DEAR ABBY: My mother is a drug addict. Now, before you picture a swinging party animal, you need to know that she is 80 years old.
Mother is addicted to narcotics prescribed by a specialist in geriatric medicine. The drugs are not very effective in reducing her aches and pains (she says), so she takes more than the prescribed dosage. As this point, I'm not sure when she is truly in pain or just needs "a fix."
Her friends try to help by giving her some of their prescription drugs, so she's combining pills with no knowledge of the hazardous side effects and the danger of overdose. Her doctor is not aware of the amount of drugs my mother is taking.
Abby, I am hearing more and more about elderly people being overmedicated by their doctors, and I am appalled! Senior citizens must be monitored carefully. Some have heart problems, high or low blood pressure, or other serious ailments. They can also have failing memories and may become confused. Consequently, they may take their medications more often and in higher dosages than prescribed. Their equilibrium can be affected, causing falls that produce bruises, broken bones and gashes requiring more pain medication. My mother has already fallen several times.
I don't know what I can do to help her. She's too stubborn to listen to me or change her ways. Abby, it would be a kindness on your part to print this letter as a warning to those who are beginning to fall into this vicious trap.
There is too much pill-taking in this country, legal and illegal. We don't seem to be winning the war on illegal drugs, but perhaps we can do something about the overuse of legal ones, especially by our elders who depend on us to care for them in their "golden" years. -- CONCERNED DAUGHTER
DEAR CONCERNED DAUGHTER: Take it upon yourself to inform your mother's doctor that she has increased dosages on her own and that she's trading medication with others. Her welfare could depend on it.

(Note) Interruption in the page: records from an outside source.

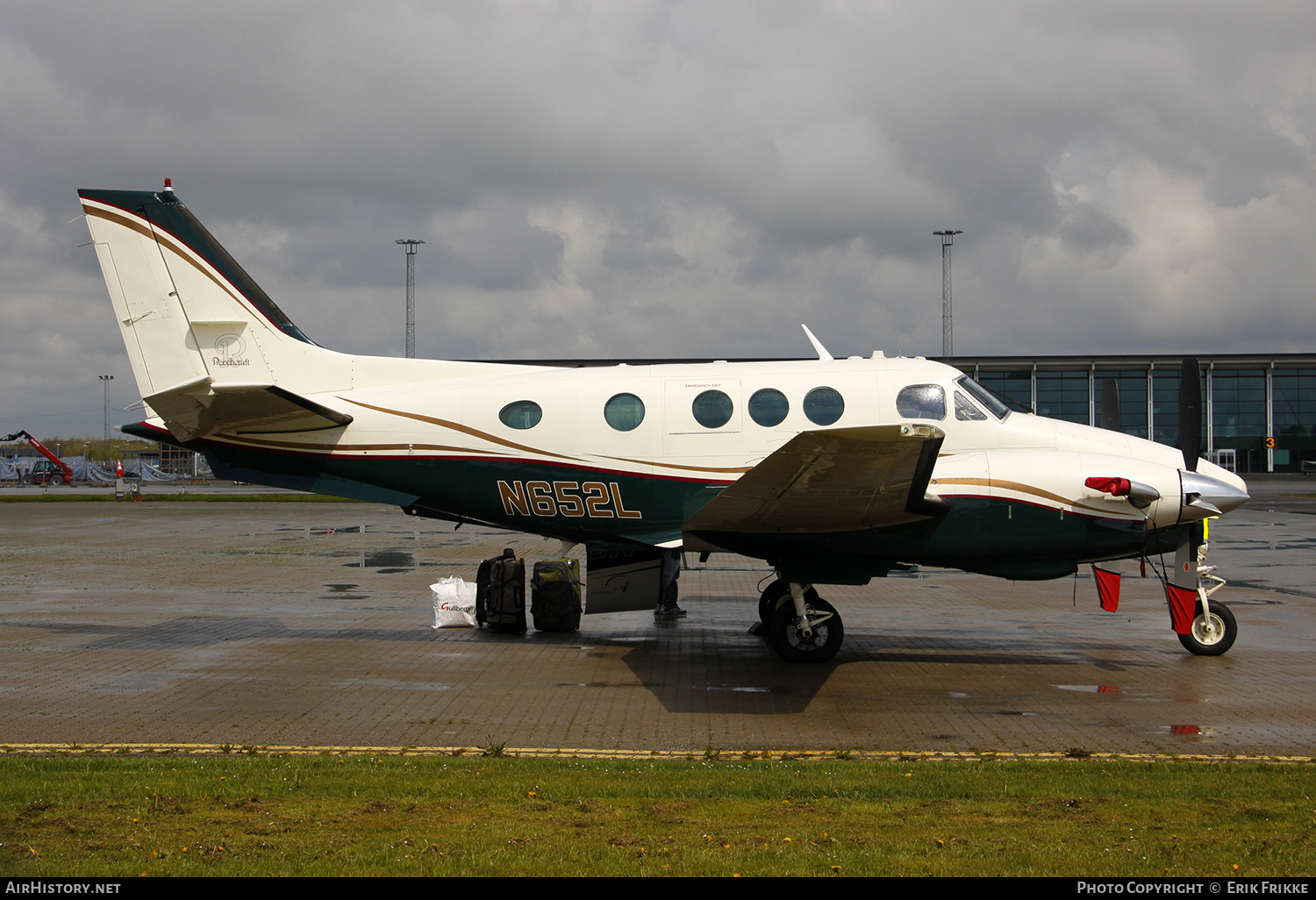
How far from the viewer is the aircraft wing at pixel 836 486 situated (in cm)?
863

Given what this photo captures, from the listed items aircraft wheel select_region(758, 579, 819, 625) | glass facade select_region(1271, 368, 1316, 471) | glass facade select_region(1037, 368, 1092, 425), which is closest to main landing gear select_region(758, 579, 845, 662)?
aircraft wheel select_region(758, 579, 819, 625)

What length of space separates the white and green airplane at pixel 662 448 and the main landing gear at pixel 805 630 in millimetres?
23

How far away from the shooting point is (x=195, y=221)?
12.3 metres

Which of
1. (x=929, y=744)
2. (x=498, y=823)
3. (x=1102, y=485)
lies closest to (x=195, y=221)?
(x=498, y=823)

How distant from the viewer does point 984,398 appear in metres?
11.5

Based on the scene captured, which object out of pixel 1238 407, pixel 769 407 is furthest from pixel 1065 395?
pixel 769 407

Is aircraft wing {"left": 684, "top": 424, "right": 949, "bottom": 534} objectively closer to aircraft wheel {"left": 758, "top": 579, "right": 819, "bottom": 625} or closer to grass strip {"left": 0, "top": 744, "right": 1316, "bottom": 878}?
aircraft wheel {"left": 758, "top": 579, "right": 819, "bottom": 625}

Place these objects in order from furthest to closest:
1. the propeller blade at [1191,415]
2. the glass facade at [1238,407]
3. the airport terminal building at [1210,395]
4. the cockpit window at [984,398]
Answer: the glass facade at [1238,407] < the airport terminal building at [1210,395] < the cockpit window at [984,398] < the propeller blade at [1191,415]

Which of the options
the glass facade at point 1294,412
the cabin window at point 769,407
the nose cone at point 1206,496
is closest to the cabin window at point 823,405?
the cabin window at point 769,407

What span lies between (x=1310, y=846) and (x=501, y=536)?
26.1 m

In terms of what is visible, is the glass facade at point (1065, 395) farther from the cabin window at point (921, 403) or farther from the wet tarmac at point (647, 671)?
the cabin window at point (921, 403)

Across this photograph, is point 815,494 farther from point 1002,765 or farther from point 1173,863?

Insist that she make an appointment with her doctor immediately. Brown-bag all her medications, including over-the-counter drugs, and accompany her to the appointment so both you and she can discuss with the doctor drug interactions and potential dangers from overmedication. Since organs become less efficient at ridding the body of toxins as one ages, a dosage that is appropriate at age 65 or 70 may be too strong at 80.
I was surprised to learn that while citizens over 65 constitute less than 13 percent of our population, they consume roughly one-third of prescription medications. It is estimated that, on average, a senior citizen will fill 15 new prescriptions a year. The potential for becoming addicted is frightening.
It is difficult to know how many seniors abuse medications because many see a number of doctors for a variety of problems, and sometimes fill prescriptions at several pharmacies. Addicted seniors are rarely questioned because we commonly think of "addicts" as younger people who buy their drugs on the street -- not elderly people filling prescriptions at pharmacies.
Geriatric specialists are beginning to explore drug addiction problems among seniors. However, it's important for family members to consider this possibility if their parents or older relatives begin to display symptoms of confusion, depression or changes in behavior, so that doctors and pharmacists can review medical records with an eye toward heading off potential addiction before it can become a destructive "habit."